Teams from the north still have to travel a lot if they want to compete with the best of their provincial peers but the odds are quite as stacked against them as they once were. Each zone gets three votes in BCSS decisions.

“Back when I started doing it, you would get proxy votes from member schools and I would go down there with 15 proxy votes of the 28 schools we have in our zone, well somebody in the Lower Mainland would show up with 75 proxy votes, it was completely unbalanced,” she said.

“So the new governance model is the bigger picture of educators understanding what school sports can bring to everybody.

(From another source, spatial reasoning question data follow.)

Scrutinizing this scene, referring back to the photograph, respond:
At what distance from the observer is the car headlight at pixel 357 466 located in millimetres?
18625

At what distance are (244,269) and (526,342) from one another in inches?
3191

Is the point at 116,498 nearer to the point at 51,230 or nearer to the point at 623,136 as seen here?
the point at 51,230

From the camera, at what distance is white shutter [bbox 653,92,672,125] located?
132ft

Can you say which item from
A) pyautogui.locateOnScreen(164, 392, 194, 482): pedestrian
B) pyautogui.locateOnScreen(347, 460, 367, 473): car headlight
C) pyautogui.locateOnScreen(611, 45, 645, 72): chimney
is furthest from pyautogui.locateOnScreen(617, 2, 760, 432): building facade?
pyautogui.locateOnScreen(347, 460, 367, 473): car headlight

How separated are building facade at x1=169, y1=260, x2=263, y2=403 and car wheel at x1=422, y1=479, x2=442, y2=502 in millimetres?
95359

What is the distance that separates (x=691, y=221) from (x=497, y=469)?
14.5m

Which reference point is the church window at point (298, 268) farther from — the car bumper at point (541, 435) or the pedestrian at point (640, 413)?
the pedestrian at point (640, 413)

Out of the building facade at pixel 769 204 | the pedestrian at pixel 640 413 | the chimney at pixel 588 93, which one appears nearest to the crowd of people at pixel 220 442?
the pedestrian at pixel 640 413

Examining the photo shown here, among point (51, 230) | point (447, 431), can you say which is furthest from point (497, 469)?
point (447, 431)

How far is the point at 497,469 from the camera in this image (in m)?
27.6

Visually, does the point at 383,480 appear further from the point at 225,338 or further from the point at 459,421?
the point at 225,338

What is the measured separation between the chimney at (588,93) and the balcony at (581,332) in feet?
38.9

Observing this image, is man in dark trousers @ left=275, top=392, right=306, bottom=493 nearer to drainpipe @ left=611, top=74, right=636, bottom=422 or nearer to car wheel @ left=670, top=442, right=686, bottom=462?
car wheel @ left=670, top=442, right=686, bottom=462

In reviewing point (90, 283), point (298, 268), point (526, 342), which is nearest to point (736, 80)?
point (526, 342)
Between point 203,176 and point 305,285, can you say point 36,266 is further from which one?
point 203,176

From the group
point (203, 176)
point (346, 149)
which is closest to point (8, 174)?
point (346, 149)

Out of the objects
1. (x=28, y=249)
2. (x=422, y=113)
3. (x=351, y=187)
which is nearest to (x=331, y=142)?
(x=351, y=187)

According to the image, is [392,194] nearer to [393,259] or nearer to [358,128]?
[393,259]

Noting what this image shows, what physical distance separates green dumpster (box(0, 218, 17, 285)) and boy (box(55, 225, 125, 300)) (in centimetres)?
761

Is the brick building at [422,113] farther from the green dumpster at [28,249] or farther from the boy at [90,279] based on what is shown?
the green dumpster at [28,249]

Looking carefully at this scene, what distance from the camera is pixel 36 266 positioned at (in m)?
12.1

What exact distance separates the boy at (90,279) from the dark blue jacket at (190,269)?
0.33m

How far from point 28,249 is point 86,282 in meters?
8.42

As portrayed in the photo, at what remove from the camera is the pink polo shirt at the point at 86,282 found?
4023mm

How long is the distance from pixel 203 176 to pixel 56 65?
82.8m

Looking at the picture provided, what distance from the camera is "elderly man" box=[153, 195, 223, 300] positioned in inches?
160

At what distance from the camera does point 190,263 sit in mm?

It’s a lot more global, a lot more perspective on why school sports are important for everybody, not just the one going on to Division 2 scholarship.”

In May, Louise received the 2024-25 BC School Sports Honour Award, the highest distinction BCSS can bestow on an individual, for her decades of dedication to school sports as a coach, administrator and tournament organizer.

She knows she’s made an impact on many of the students she’s coached, even some of the ones who had absolutely no interest in sports who she helped convince to show up every day for gym class.

“Kids can rise up to any bar that you set for them, and I believe we can help them learn so many things that are bigger than the sport” said Louise. “I hope that besides the X’s and O’s of basketball that I’ve helped them learn stuff about themselves, pushed their limits, and have taught them things that will stand them in good stead the rest of their life.”

Louise, 58, and Dave, 60, have a trip to Mexico planned for November and are looking forward to having flexibility in their schedules. They want to play more golf or pickleball or some other physical activity or spend some time with seniors. Louise plans to go back coaching the senior girls at Duchess Park and they will both continue running the city basketball championships.

“It’s my happy place,” she said. “I wouldn’t have stuck to it all this time if it wasn’t.”